Most events in this family’s life revolved around their grandmother and her illness. She had heart problem, so upsetting her was out of the question. When the children were born, Grandma was always by their side; she lived with them. They did not know any other reality—one without her or her ailments. She was their father’s mother. They were very close. The kids loved her dearly and would often stay alone with her while their parents went to work. She was an expert at knitting and embroidery. She was originally from Warsaw and a lifetime of difficult wartime experiences behind her.
Every fall, as usual, Grandma had a scheduled hospital visit, supposedly for just a few days. The children were used to this rhythm: her frequent medical exams, the medications she took. This was their “normal”—she always returned after these procedures and hospital stays.
That morning before leaving for the hospital, she did her hair in curlers, put on makeup, and left. The children remember her exactly as she looked that day, just as she always did: elegant, proud, standing tall. But she never returned from that hospital visit. Instead, her brand-new slippers—bought specifically for the “occasion”—came back. Someone wore them later on because they were, after all, new; why let them go to waste? And suddenly, there was emptiness in the family’s life—the first loss these children had ever experienced, unexplained, emptiness. She was there—and now she was not. What does it mean for someone to “not be” anymore? What could this state of “non-being” mean to children under the age of ten? That she would never come back? That she was somewhere, but just out of sight or invisible?
The parents, immensely saddened, didn’t speak about Grandma. So much happened in silence, as if someone had erased her from their lives with a rubber eraser. The pain was too big. They were processing it in their own way. The children, though, didn’t really understand this “change”—each of them felt guilty, as if it was something they had done wrong because they saw their parents in quiet sadness, lost in silence.
Within three months, one of the children came down with a serious case of meningitis, while the other suffered acute food poisoning (with vomiting and headaches—meningitis was also suspected), resulting in a hospital stay. Perhaps, deep down, one child hoped to see Grandma there, knowing she’d last gone to this very place, having mentioned it as she left.
The children wanted to be seen and needed love. Paradoxically, during their illness, they received heaps of attention—their parents accompanied them to every check-up, everywhere, asking, “How are you feeling today?” In this way, they drew their parents back into life and slowly, bit by bit, back to normal.
Our brain—the body’s powerhouse and information processing center—is also the control center. It’s linked to control over one’s own life and, in a way, the life of the entire family, which Grandma in a way had. Now, the question arises of how life will settle, how everyone will find balance once more.
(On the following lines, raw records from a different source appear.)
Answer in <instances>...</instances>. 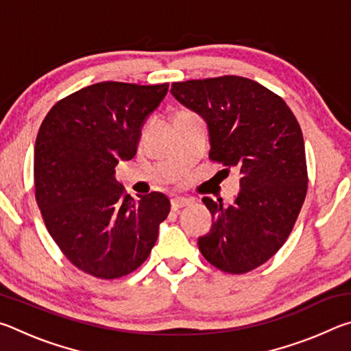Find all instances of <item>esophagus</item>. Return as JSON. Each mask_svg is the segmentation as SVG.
<instances>
[{
  "mask_svg": "<svg viewBox=\"0 0 351 351\" xmlns=\"http://www.w3.org/2000/svg\"><path fill=\"white\" fill-rule=\"evenodd\" d=\"M190 203H192V201L187 199V198L176 197V198L171 199V210H178V209H181V207H186V206H189Z\"/></svg>",
  "mask_w": 351,
  "mask_h": 351,
  "instance_id": "34e87169",
  "label": "esophagus"
}]
</instances>
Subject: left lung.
Instances as JSON below:
<instances>
[{
	"instance_id": "obj_1",
	"label": "left lung",
	"mask_w": 351,
	"mask_h": 351,
	"mask_svg": "<svg viewBox=\"0 0 351 351\" xmlns=\"http://www.w3.org/2000/svg\"><path fill=\"white\" fill-rule=\"evenodd\" d=\"M170 91L206 121L210 161L241 175L230 206L203 198L213 221L198 239L199 251L229 274L258 268L287 241L306 197L299 122L280 96L246 77L175 82Z\"/></svg>"
}]
</instances>
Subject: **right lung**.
I'll return each instance as SVG.
<instances>
[{"label": "right lung", "instance_id": "obj_1", "mask_svg": "<svg viewBox=\"0 0 351 351\" xmlns=\"http://www.w3.org/2000/svg\"><path fill=\"white\" fill-rule=\"evenodd\" d=\"M169 83L100 82L69 94L41 122L34 152L35 199L47 232L71 263L97 278H119L144 263L170 199H134L116 181L119 161L138 150L141 128Z\"/></svg>", "mask_w": 351, "mask_h": 351}]
</instances>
We know that children up to around nine years of age often take over their parents’ stress while facing their own internal conficts. Meningitis often involves weakness, an inability to confront overwhelming outside pressure. There are more and more thoughts in the head until they overwhelm the brain. We hide from ourselves and others, feeling trapped with emotions that no one talks about. Lack of love can also emerge, especially when parents are grieving and children feel pushed aside. Meningitis reveals a deep inner weakness that touches the core of existence—for both children and parents.
The disease threatens the brain—the control center—which is why it’s necessary to decide to live and take life into one’s own hands, releasing inner strength. And children helped in making that choice.